15. The method of claim 13, wherein the introducing step comprises oral ingestion of the composition.

16. The method of any one of claims 13-15, wherein the composition is in the form of a powder, liquid, paste, cream, tablet, or capsule.

17. The method of claim 13, wherein the introducing step comprises direct deposit of the composition to the subject's gastrointestinal tract.

18. The method of any one of claims 1-17, wherein the subject has received the vaccine within the past 24-48 hours or is to receive the vaccine within the next 24-48 hours.

19. A composition for use in enhancing immunity or reducing adverse effects from COVID-19 vaccination in a subject comprising an effective amount of (1) one or more bacterial species selected from Tables 1, 2, 5, and 6, Bifidobacterium adolescentis, and Prevotella copri; and (2) a physiologically acceptable excipient.

20. The composition of claim 19, further comprising one or more of bacterial species selected from Table 3 or 4.

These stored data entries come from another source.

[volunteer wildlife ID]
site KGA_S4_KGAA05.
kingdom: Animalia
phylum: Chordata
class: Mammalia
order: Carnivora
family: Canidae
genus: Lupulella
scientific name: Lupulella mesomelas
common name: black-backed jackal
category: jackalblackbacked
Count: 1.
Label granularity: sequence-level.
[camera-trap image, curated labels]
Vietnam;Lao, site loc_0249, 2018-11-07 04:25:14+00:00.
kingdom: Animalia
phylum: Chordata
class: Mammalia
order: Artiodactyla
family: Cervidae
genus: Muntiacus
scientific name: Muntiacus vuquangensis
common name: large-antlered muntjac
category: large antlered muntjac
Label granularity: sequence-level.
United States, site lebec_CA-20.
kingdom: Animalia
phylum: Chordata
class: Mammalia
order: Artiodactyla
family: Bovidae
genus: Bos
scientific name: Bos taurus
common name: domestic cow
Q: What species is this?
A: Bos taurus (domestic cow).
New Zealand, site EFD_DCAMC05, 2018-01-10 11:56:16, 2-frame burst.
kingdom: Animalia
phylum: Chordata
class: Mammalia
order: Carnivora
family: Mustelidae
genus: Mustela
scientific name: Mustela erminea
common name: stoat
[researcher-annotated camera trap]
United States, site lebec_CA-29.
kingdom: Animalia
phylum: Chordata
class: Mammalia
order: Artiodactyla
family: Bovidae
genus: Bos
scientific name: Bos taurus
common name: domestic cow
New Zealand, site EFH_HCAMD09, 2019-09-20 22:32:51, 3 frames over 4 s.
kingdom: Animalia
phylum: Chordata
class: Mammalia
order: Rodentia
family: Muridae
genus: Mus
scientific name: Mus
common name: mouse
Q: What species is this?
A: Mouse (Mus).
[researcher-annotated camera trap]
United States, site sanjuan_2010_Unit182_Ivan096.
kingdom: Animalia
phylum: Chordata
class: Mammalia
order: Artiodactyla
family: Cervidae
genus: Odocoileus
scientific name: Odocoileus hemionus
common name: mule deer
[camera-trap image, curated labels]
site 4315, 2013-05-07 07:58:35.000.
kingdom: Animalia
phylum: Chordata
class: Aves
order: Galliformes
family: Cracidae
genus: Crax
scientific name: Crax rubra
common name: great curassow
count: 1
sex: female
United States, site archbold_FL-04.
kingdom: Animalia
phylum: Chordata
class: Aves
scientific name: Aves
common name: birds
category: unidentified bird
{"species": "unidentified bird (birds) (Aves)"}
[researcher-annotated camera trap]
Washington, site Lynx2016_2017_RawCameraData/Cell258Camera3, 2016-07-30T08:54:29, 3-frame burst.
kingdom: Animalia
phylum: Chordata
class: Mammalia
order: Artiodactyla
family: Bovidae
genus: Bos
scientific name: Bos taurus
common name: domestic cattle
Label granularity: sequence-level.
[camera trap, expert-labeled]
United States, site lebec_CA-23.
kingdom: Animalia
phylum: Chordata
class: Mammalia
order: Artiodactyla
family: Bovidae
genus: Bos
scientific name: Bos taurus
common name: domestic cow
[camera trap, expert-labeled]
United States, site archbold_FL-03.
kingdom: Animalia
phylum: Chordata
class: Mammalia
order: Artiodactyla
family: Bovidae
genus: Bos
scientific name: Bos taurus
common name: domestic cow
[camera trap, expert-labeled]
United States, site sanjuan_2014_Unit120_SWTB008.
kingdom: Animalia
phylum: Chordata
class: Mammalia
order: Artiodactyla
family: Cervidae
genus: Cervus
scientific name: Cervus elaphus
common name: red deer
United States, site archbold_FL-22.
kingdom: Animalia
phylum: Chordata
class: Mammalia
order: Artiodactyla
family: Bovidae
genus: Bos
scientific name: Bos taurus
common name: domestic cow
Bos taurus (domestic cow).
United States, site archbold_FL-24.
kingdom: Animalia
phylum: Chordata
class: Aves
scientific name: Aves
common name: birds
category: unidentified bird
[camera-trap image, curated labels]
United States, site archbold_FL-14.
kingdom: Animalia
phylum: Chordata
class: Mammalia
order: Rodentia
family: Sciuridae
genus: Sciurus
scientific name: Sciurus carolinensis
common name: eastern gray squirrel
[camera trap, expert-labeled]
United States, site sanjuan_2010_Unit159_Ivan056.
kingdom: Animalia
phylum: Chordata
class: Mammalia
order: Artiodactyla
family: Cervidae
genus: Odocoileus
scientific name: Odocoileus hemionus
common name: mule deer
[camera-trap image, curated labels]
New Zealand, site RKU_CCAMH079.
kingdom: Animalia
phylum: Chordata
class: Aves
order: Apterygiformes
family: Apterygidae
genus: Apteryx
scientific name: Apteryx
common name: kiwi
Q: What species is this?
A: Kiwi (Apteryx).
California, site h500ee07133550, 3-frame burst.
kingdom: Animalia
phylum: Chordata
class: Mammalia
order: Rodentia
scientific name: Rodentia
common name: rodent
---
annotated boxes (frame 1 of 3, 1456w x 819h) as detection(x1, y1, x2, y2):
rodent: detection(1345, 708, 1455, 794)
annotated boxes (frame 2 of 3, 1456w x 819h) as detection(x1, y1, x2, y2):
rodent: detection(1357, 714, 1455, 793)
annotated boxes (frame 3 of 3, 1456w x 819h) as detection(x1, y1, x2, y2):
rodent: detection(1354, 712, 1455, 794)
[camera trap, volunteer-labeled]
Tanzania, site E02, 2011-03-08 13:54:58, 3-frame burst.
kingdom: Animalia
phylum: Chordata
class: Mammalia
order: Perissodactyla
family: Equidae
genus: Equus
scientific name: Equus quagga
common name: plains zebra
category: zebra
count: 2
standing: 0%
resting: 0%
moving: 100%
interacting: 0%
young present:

21. The composition of claim 19 or 20, consisting essentially of an effective amount of (1) one or more of the bacterial species; (2) one or more physiologically acceptable excipients.

22. The composition of any one of claims 19-21, which is formulated for oral ingestion.

23. The composition of claim 22, which is in the form of a food or beverage item.

24. The composition of any one of claims 19-21, which is formulated for direct deposit to the subject's gastrointestinal tract.

25. The composition of any one of claims 19-24, further comprising a prebiotic or therapeutic agent for COVID-19.

26. A kit for enhancing efficacy or reducing adverse effects from COVID-19 vaccination comprising a plurality of compositions each comprising an effective amount of one or more bacterial species selected from Tables 1, 2, 5, and 6, Bifidobacterium adolescentis, Roseburia faecis, Prevotella copri, Megamonas funiformis, and Megamonas hypermegale.

27. The kit of claim 26, further comprising one or more compositions each comprising an effective amount of one or more different bacterial species selected from Table 3 or 4.

28. The kit of claim 26 or 27, further comprising one or more compositions each comprising an effective amount of a prebiotic or therapeutic agent for COVID-19.

29. The kit of any one of claims 26-28, wherein the compositions are in the form of a powder, liquid, paste, cream, tablet, or capsule.

30. The method of any one of claims 1-18, the composition of any one of claims 17-23, or the kit of any one of claims 26-29, wherein the composition comprises no detectable amount of another Bifidobacterium species.